Every single gun can be modded barrel to grip. Rifles can become AK-47s, Pistols can become sub-machine guns, and everything in between. If you haven't found the right weapon for you, you probably have to make it yourself. I love it to bloody pieces. It's become my favorite crafting system in gaming, full stop. 

Not to mention the embarrassing amount of hours I spent building my gas station settlement's supply lines to my other allied settlements. These are some of the finest nuts and bolts I've ever seen prop up an RPG. So why did it all have to go so wrong?

This review's about to get, like, super bitchy.
I've struggled to put this into words for some time now, but F4 has the worst main story in the entire franchise. F3's ending was certainly disappointing, but at least it made sense and never lost sight of it's main thrust. What has made this such an exemplary series is the fact that all of it's convoluted conflicts are always based around the simplest things. 

Water. Electricity. Security. All dirt simple and relatable utilities you'd kill for in a post-apocalypse. Fallout 4 just wants to be Blade Runner. It's ridiculous. It hangs it's hat on something that's never really mattered in Fallout before and treats it like it's something it always had been leading up to. The weight and gravitas given to line reads about whether Synths (robots so human it's impossible to tell they're not) can be citizens makes it feel like heavy handed fan service. As if we were waiting 8 years on the edge of our seat to see how that "Replicated Man" quest from F3 finished. Not so much, guys.

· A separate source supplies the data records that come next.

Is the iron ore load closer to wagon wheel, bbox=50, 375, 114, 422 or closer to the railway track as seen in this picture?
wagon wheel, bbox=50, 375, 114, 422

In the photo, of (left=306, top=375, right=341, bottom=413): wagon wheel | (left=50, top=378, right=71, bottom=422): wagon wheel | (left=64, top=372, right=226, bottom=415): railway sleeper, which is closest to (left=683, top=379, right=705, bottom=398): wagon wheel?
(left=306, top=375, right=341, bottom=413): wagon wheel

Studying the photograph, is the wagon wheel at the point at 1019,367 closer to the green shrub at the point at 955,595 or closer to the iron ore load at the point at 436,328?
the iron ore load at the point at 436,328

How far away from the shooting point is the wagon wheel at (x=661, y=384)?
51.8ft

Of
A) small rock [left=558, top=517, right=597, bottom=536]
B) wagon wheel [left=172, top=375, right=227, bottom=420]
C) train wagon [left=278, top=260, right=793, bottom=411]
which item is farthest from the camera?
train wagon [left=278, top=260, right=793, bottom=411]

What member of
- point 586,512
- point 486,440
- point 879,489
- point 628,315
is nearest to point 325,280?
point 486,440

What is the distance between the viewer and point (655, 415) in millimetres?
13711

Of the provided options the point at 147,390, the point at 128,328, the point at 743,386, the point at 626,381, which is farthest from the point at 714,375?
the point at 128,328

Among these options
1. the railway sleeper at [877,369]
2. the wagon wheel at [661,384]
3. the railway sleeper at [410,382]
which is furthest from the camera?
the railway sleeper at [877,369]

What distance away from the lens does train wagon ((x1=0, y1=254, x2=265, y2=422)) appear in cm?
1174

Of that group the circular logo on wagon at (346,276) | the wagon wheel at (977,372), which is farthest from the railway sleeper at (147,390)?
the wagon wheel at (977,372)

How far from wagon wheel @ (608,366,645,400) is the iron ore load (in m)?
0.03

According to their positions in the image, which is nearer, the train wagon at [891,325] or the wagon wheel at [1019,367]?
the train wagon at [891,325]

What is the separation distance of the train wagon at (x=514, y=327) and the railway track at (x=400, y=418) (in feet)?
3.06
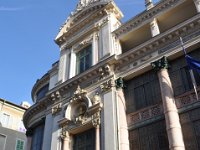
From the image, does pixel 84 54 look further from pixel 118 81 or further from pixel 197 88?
pixel 197 88

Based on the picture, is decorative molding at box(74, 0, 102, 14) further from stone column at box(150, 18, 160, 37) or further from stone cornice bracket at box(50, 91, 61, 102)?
stone cornice bracket at box(50, 91, 61, 102)

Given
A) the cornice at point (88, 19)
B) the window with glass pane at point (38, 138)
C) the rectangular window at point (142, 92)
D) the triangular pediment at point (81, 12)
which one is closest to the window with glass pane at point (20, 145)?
the window with glass pane at point (38, 138)

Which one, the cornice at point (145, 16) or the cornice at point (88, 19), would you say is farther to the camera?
the cornice at point (88, 19)

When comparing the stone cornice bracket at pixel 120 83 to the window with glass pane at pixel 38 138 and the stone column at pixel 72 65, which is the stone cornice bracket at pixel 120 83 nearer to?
the stone column at pixel 72 65

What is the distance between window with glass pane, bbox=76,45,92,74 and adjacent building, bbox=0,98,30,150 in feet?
49.0

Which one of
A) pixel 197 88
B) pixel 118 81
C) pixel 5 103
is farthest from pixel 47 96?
pixel 5 103

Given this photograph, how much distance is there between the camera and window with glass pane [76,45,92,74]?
2143 cm

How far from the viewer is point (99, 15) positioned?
909 inches

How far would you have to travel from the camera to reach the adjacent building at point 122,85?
1480 centimetres

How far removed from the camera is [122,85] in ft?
58.2

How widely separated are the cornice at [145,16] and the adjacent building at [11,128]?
1879cm

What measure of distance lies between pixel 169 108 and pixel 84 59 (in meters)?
9.38

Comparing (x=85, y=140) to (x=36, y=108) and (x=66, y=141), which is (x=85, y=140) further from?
(x=36, y=108)

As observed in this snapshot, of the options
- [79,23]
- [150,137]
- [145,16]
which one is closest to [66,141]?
→ [150,137]
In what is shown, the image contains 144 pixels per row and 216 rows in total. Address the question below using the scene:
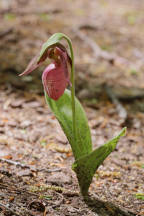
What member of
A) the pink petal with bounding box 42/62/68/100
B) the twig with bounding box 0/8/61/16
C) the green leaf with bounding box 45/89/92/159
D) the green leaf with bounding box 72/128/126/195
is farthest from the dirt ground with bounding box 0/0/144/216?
the pink petal with bounding box 42/62/68/100

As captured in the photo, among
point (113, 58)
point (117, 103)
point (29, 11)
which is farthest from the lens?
point (29, 11)

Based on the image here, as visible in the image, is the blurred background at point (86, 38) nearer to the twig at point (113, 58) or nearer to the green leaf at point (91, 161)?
the twig at point (113, 58)

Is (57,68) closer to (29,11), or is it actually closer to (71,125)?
(71,125)

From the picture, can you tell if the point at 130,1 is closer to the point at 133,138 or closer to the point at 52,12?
the point at 52,12

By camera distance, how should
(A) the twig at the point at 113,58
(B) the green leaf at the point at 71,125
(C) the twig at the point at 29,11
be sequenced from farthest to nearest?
(C) the twig at the point at 29,11 → (A) the twig at the point at 113,58 → (B) the green leaf at the point at 71,125

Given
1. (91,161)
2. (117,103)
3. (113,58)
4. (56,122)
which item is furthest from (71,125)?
(113,58)

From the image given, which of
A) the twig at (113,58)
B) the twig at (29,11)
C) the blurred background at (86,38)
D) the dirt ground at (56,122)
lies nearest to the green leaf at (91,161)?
the dirt ground at (56,122)

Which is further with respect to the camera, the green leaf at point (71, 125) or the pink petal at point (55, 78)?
the green leaf at point (71, 125)

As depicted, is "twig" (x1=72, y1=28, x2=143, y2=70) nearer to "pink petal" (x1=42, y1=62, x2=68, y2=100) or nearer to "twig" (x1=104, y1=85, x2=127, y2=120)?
"twig" (x1=104, y1=85, x2=127, y2=120)
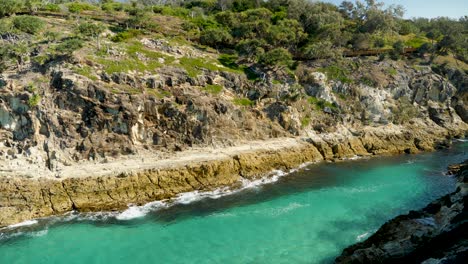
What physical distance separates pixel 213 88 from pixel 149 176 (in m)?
20.1

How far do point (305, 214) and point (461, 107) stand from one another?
6182 cm

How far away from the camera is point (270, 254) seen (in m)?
27.2

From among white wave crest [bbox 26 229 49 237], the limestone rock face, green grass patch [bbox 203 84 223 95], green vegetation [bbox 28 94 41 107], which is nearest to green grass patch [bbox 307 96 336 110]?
the limestone rock face

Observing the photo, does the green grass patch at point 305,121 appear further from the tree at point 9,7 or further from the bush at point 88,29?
the tree at point 9,7

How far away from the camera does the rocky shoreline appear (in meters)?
34.1

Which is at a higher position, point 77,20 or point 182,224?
point 77,20

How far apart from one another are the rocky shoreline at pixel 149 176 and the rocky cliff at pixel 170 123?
0.13 meters

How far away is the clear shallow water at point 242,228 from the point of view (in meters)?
27.2

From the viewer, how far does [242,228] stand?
31594 mm

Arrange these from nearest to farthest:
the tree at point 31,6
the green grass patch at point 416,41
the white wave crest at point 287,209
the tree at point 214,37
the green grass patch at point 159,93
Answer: the white wave crest at point 287,209 < the green grass patch at point 159,93 < the tree at point 31,6 < the tree at point 214,37 < the green grass patch at point 416,41

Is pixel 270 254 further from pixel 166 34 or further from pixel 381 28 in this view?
pixel 381 28

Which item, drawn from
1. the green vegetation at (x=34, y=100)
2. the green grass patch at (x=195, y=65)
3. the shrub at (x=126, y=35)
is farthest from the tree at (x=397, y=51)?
the green vegetation at (x=34, y=100)

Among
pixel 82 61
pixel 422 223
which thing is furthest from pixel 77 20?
pixel 422 223

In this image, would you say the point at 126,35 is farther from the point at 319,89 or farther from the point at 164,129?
the point at 319,89
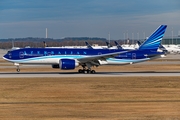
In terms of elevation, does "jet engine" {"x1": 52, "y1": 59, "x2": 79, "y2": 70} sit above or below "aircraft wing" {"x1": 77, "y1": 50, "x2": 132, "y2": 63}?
below

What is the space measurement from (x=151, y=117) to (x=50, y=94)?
33.9 feet

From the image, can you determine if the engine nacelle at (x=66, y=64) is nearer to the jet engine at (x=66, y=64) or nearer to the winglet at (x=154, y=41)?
the jet engine at (x=66, y=64)

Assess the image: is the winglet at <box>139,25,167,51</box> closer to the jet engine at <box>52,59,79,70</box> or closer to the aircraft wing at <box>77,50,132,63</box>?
the aircraft wing at <box>77,50,132,63</box>

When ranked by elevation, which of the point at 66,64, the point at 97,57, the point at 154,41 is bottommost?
the point at 66,64

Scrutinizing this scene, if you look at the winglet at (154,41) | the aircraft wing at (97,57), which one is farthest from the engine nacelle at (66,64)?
the winglet at (154,41)

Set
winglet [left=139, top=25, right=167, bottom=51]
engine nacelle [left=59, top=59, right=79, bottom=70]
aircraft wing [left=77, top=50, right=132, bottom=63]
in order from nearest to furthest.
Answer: engine nacelle [left=59, top=59, right=79, bottom=70], aircraft wing [left=77, top=50, right=132, bottom=63], winglet [left=139, top=25, right=167, bottom=51]

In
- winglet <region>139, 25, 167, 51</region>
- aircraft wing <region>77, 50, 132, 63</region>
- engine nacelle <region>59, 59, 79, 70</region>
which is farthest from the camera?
winglet <region>139, 25, 167, 51</region>

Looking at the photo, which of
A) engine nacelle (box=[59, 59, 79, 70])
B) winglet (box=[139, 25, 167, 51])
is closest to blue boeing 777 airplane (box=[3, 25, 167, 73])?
engine nacelle (box=[59, 59, 79, 70])

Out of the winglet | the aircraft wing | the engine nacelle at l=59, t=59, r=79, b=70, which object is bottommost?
the engine nacelle at l=59, t=59, r=79, b=70

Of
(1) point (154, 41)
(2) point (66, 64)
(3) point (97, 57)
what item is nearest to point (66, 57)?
(2) point (66, 64)

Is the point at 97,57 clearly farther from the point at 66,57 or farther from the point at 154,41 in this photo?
the point at 154,41

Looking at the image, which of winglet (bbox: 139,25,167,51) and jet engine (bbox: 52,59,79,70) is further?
winglet (bbox: 139,25,167,51)

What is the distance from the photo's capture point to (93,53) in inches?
1884

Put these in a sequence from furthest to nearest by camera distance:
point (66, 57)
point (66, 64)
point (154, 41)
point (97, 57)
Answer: point (154, 41), point (66, 57), point (97, 57), point (66, 64)
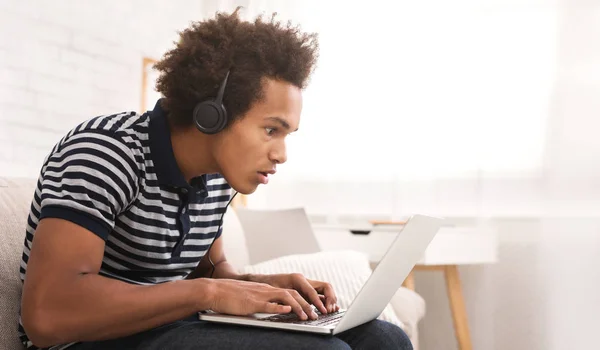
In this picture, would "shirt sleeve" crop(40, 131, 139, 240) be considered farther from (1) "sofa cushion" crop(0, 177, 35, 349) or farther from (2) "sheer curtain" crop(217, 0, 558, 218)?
(2) "sheer curtain" crop(217, 0, 558, 218)

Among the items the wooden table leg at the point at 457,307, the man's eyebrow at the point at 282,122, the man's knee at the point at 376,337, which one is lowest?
the wooden table leg at the point at 457,307

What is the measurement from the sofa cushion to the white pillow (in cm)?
52

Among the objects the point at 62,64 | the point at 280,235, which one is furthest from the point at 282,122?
the point at 62,64

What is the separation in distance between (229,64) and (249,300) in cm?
36

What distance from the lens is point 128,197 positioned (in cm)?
95

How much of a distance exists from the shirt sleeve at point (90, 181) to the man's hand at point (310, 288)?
31 centimetres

Some day... someone will make a great "power under-armor" joke.

They had a great anti-villian in The Institute and completely squandered it. The idea that a literally underground society had advanced in the 200+ years after the great war and had decided to use Boston as it's own personal testing facility was bursting with potential. But again... all roads lead to sad robots who just want to be loved. I just don't understand why that was so important. We could have had an interactive equivalent to High Rise. Instead we got f***ing Chappie

I could have let all of this go if this was leading to an ending worth seeing. Every finale, no matter which of the 3 factions you chose involves hunting down and killing the other 2. Not in a well written way. In a "sh*t, we're out of time and we need 3 different finales!" kind of way. 

You go to 2 of the other bases and just... kill everyone. Everyone. It's disgusting in it's soullessness. There's no grand political surrender of the New California Republic to Mr. House's oligarchy. There's no weight to killing a trusted companion who doesn't recognize you after what you've decided to become. A switch gets flipped and now all your old friends are robotic cannon fodder. It is in my top 3 worst endings I have ever played.

Fallout... I just can't stay mad at you.

Whew! Still here? Good, because this is still the BEST game Bethesda has ever made. Outside of the main story, there is still an entire city filled with worthwhile stories, well paced dungeons, fun weapons, and breathtaking atmosphere. Also Nick Valentine, everyone's favorite companion, is perhaps the best character in the series. Which is why I'm so frustrated! I've been hard on F4 because Bethesda has come so far. I mean, Skyrim also had great gameplay and atmosphere but I was still violently allergic to it's lore and characters.

With F4 they finally had dialogue and characters worth getting excited about. With even a passable story I would have never brought any of this up. Even if you run a flawless marathon, if you trip over your shoe laces right before the finish line... that's all anyone is going to bother to remember. But flawed greatness is still greatness. And I love Fallout 4 in spite of how angry it makes me. And maybe I love it because it makes me angry sometimes. That can be the mark of true friendship. Though perhaps... not a healthy one.